Castle wakes up just about far enough to realise that he is revoltingly sweaty and that he doesn’t like it. Not sophisticated or suave at all. That established, he also becomes vaguely aware that his personal Beckett-blanket is missing: absent without leave. He concludes that she’s got up to think, again, probably accompanied by some form of midnight snack; and decides not to disturb her. If she’s awake anyway, it won’t matter if he puts the shower on, and maybe she’ll hear it and join him. He heaves himself out of bed and towards the bathroom, in which process he entirely fails, owing to his sleep-soaked state, to notice the thin line of light that would indicate that the bathroom is already occupied. He pushes the door wide open and stands stock still, blinking foolishly in the unexpected bright light, observing a crying Beckett in his bath.
“Why are you crying in the bath?” he asks, stupidly, still sleep-fuzzed, and walks towards her. He cuddles her into his stark naked chest, and pats gently. After a moment, he firmly slides her forwards and slips into what he discovers is still very hot water, settling behind her and crossing his arms about her, bringing her back against him to be wrapped in. “Hey, hey. The bath is full enough. You’ll spill it, or cool it down.” He continues to burble softly into her hair: silly, soothing, meaningless nonsense. Beckett remains silent and still. She might have stopped crying, but without turning her round he can’t be sure of it, and he doesn’t want to do that. Well. He does. But it really wouldn’t be a good idea to have her straddling him right now.
“I got up to have a shower,” he says instead. On an unhappy noise, he adds, “Bath is good too, but I want to be clean. I’ll be back. Pass the soap, please?”

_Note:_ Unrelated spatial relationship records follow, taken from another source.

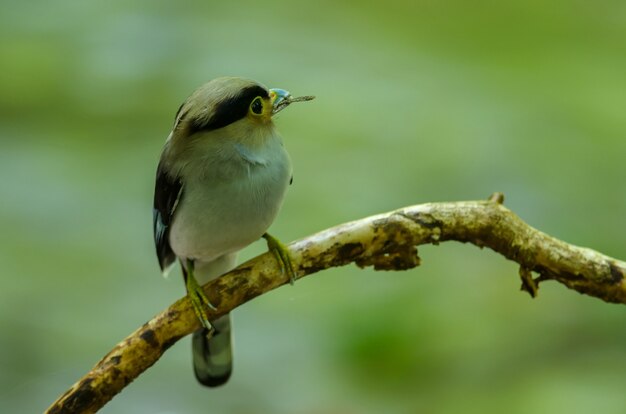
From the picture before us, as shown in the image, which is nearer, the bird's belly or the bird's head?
the bird's head

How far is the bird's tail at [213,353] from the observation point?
2264 millimetres

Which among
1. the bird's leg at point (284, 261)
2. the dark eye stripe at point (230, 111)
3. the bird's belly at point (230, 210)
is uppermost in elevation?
the dark eye stripe at point (230, 111)

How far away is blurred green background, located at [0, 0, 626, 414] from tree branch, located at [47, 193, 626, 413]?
1586mm

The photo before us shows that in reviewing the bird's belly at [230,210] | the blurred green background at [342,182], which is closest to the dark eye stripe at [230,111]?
the bird's belly at [230,210]

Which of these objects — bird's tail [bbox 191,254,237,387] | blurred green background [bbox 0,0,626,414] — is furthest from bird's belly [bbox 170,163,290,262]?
blurred green background [bbox 0,0,626,414]

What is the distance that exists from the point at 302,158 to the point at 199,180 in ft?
8.71

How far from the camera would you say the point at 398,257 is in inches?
77.8

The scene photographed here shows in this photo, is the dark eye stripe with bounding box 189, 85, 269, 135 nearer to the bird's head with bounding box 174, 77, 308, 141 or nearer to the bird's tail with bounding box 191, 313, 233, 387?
the bird's head with bounding box 174, 77, 308, 141

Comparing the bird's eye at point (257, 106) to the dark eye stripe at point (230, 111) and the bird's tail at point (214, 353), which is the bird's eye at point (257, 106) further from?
the bird's tail at point (214, 353)

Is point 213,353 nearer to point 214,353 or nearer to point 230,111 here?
point 214,353

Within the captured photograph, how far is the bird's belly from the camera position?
5.96 ft

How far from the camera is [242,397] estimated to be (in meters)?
3.59

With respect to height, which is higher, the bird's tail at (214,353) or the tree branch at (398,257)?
the tree branch at (398,257)

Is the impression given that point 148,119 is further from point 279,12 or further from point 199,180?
point 199,180
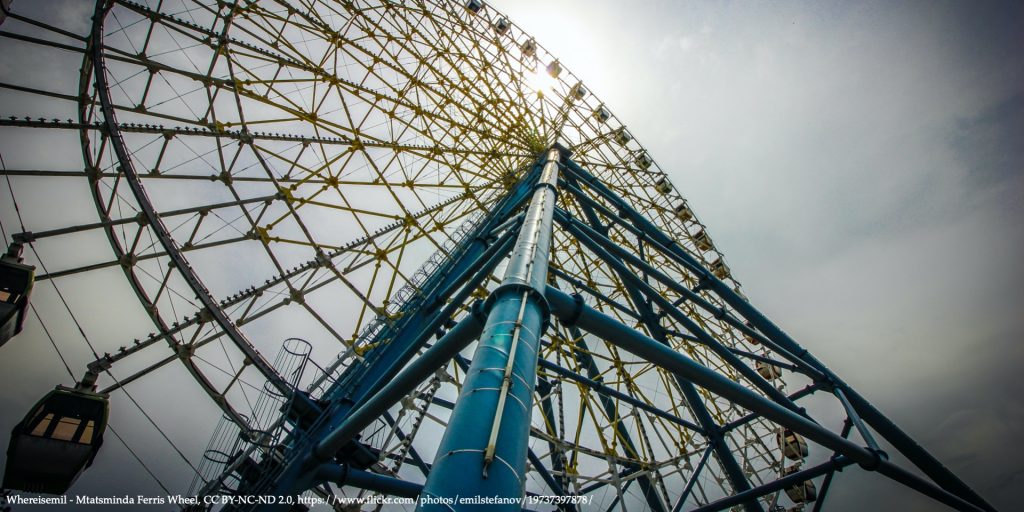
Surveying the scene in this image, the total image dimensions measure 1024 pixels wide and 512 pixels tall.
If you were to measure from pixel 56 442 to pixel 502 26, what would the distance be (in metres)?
17.5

Soap appears. Castle extracts himself from the bath, now a little cool, and switches on the shower, which is hot. He showers swiftly, swathes a large towel around himself, and discovers that Beckett has vacated the bath and disappeared. A crumpled towel on the rail suggests a return to dryness, which he hopes also means a return to bed, where shrouding darkness might allow both cuddles and confidences.
Beckett is indeed buried within the bed, though in the brief gleam of the bathroom light before Castle switches it off it appears that her eyes remain open. Castle tucks himself into bed and then tucks himself around Beckett, who, while clean and smelling rather disconcertingly of his soap, is rigid-limbed and not soft and sleepy at all.

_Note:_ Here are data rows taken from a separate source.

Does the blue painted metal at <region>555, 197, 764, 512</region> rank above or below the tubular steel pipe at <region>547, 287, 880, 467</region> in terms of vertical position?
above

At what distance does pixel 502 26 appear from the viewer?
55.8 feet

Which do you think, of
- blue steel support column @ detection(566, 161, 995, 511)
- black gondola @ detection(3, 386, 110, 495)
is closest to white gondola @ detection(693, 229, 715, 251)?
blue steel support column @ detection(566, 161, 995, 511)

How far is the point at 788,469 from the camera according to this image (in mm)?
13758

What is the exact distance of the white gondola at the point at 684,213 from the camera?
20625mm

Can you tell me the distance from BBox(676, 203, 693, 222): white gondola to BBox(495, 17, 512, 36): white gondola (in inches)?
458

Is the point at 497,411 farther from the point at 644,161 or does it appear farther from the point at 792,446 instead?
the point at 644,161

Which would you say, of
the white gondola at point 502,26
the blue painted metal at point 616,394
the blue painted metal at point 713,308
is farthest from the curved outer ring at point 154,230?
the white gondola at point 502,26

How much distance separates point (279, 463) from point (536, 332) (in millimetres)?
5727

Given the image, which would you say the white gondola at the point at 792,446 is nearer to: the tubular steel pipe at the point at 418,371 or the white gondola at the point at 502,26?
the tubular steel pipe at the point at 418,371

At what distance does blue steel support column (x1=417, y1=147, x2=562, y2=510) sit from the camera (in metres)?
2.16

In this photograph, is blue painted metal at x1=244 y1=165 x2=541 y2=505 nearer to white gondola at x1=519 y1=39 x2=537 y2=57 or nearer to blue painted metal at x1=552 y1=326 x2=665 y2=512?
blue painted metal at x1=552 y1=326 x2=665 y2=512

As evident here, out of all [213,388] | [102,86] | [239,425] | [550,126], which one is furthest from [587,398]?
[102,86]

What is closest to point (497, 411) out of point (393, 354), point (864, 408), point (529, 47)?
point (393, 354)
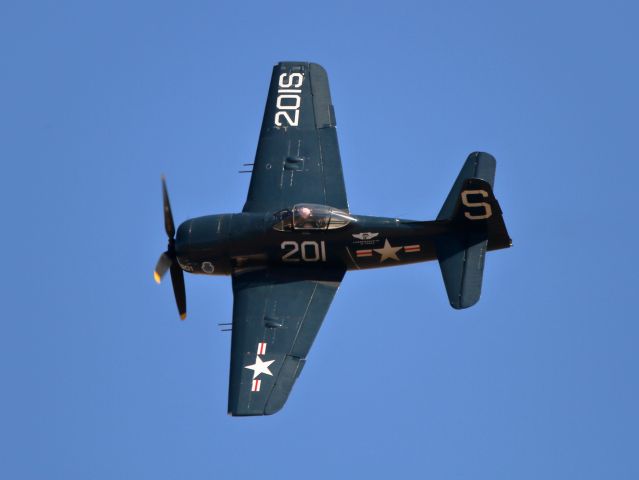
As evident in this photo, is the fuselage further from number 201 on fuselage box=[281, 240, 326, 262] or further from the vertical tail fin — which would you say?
the vertical tail fin

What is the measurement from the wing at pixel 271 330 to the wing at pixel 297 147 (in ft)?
5.48

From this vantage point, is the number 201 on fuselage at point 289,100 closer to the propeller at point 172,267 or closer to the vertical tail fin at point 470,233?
the propeller at point 172,267

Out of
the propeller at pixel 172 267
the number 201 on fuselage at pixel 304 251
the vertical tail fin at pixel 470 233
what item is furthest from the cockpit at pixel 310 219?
the propeller at pixel 172 267

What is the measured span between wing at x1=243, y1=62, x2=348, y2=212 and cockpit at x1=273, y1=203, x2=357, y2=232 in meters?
0.86

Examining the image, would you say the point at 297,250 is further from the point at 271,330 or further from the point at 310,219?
the point at 271,330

“You’re thinking too loud.”
“Yeah. Sorry.” She forcibly tries to relax, which is not precisely successful. Still, she’s against him, even if he does feel as if he’s holding a sun-warmed marble statue.

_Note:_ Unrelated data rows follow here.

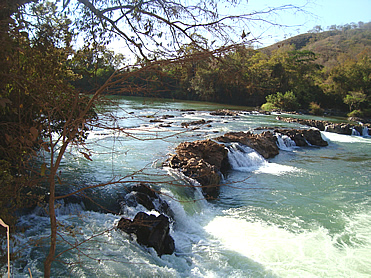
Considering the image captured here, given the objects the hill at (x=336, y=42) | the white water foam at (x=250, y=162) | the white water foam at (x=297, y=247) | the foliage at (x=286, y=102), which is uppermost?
the hill at (x=336, y=42)

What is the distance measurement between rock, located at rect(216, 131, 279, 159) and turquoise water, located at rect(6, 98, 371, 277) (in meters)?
1.89

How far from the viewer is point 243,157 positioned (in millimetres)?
10367

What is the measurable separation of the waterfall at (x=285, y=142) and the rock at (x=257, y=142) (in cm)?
89

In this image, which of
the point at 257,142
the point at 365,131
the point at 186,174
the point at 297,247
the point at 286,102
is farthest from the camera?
the point at 286,102

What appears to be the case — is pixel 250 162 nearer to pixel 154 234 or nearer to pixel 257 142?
pixel 257 142

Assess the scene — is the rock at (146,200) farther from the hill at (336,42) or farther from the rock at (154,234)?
the hill at (336,42)

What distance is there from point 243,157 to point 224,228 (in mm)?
4988

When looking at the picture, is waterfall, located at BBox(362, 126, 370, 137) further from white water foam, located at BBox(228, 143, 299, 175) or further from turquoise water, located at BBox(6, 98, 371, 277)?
white water foam, located at BBox(228, 143, 299, 175)

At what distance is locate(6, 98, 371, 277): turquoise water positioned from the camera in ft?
12.4

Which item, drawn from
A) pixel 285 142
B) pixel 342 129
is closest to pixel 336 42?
pixel 342 129

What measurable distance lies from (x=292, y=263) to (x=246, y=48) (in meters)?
3.81

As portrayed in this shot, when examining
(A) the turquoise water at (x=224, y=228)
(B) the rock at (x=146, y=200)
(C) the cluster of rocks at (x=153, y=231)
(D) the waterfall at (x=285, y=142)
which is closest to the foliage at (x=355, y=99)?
(D) the waterfall at (x=285, y=142)

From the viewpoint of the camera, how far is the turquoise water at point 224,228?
12.4 ft

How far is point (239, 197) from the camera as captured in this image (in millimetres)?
7383
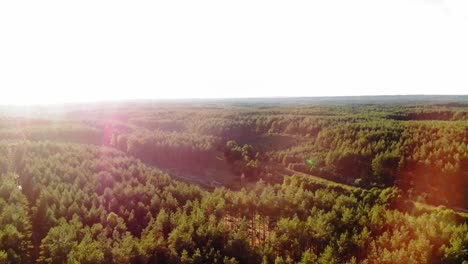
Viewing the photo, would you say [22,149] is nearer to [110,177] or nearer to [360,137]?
[110,177]

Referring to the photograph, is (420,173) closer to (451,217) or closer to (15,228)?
(451,217)

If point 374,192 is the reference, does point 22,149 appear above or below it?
above

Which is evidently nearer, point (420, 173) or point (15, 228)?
point (15, 228)

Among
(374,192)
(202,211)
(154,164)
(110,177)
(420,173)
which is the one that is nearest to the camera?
(202,211)

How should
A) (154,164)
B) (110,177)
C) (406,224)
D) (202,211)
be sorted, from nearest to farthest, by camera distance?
(406,224), (202,211), (110,177), (154,164)

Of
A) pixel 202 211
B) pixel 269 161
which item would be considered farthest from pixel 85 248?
pixel 269 161

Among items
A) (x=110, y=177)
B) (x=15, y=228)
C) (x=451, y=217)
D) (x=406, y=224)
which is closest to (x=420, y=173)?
(x=451, y=217)
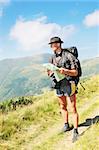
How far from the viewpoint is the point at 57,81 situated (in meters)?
9.16

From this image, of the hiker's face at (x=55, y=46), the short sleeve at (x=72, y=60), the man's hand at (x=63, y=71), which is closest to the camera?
the man's hand at (x=63, y=71)

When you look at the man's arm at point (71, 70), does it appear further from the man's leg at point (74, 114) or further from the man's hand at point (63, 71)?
the man's leg at point (74, 114)

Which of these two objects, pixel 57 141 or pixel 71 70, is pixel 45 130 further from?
pixel 71 70

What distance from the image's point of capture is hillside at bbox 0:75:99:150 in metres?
8.51

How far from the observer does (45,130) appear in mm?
11320

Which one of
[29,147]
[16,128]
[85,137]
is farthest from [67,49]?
[16,128]

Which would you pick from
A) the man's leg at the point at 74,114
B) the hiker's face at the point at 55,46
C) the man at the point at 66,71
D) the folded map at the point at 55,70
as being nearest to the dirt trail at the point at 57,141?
the man's leg at the point at 74,114

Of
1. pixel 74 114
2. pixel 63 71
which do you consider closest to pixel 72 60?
pixel 63 71

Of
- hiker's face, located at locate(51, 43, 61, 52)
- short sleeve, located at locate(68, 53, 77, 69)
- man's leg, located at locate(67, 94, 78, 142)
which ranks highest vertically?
hiker's face, located at locate(51, 43, 61, 52)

“I’m trying to stop thinking and go to sleep.” That doesn’t sound much like conversation will occur. Castle relieves his disappointment by placing tiny kisses on the back of her neck. She shivers, but it doesn’t feel anything like desire. He wraps her closer to warm her chilled soul. It takes several minutes for her truly to ease, and more than that to drop into sleep, whence Castle rapidly follows her, his arm remaining close about her body.
Beckett wakes still enveloped in Castle and consequently finds herself part-broiled – the man is never chilly – and part-roasted. She extracts a leg from the comforter and hopes that if the extraction cools the blood within her leg that same cooled blood will circulate and cool the rest of her; mainly because she doesn’t want to extract herself from Castle’s sleeping grip. She is beautifully nestled in a large cosy frame in a large cosy bed in a large yet cosy home.
Uh?
She can’t have thought that already. She just can’t. She barely made it here. She nearly turned round and fled straight to her own home again. Has she really just thought of here as a home? That’s insane. That’s – too fast. Too fast and covering too much up. She’s made that mistake in spades already. Until she can face the whole of the family that belongs here, in here, that’s a thought that’s a long way ahead of where she is.
But it’s a good thought. It’s good to have a goal.